[Start of Information shown]

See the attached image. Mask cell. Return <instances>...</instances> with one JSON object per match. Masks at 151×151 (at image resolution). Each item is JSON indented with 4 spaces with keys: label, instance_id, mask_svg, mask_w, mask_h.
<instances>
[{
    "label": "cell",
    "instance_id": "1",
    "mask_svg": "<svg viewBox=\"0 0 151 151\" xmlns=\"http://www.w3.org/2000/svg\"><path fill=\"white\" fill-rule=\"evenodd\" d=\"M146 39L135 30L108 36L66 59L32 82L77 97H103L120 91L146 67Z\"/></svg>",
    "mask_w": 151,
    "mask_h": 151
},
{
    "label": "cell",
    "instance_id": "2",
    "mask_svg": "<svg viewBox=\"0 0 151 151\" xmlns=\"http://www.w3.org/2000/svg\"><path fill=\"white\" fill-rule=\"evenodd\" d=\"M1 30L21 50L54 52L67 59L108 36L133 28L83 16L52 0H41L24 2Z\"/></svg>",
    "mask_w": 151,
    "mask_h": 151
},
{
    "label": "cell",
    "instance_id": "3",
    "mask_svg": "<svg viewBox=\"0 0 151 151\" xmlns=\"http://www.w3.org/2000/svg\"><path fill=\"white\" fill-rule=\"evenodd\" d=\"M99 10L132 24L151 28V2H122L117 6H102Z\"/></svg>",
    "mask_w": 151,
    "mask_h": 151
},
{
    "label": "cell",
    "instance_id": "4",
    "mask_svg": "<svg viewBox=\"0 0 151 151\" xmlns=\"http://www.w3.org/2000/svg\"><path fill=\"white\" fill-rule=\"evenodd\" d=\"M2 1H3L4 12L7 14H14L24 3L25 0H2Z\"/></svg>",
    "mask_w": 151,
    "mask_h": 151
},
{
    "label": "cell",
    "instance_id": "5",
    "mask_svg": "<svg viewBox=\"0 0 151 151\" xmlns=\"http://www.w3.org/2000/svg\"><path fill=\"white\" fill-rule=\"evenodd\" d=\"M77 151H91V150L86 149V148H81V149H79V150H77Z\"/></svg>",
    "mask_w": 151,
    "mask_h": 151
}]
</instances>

[End of Information shown]

Please locate every line in the entries above that contains the word "instances", and copy each of those lines.

See the attached image. Mask cell. Return <instances>...</instances> with one JSON object per match. Masks at 151×151 (at image resolution). Each item is JSON indented with 4 spaces with keys: label, instance_id, mask_svg, mask_w, mask_h.
<instances>
</instances>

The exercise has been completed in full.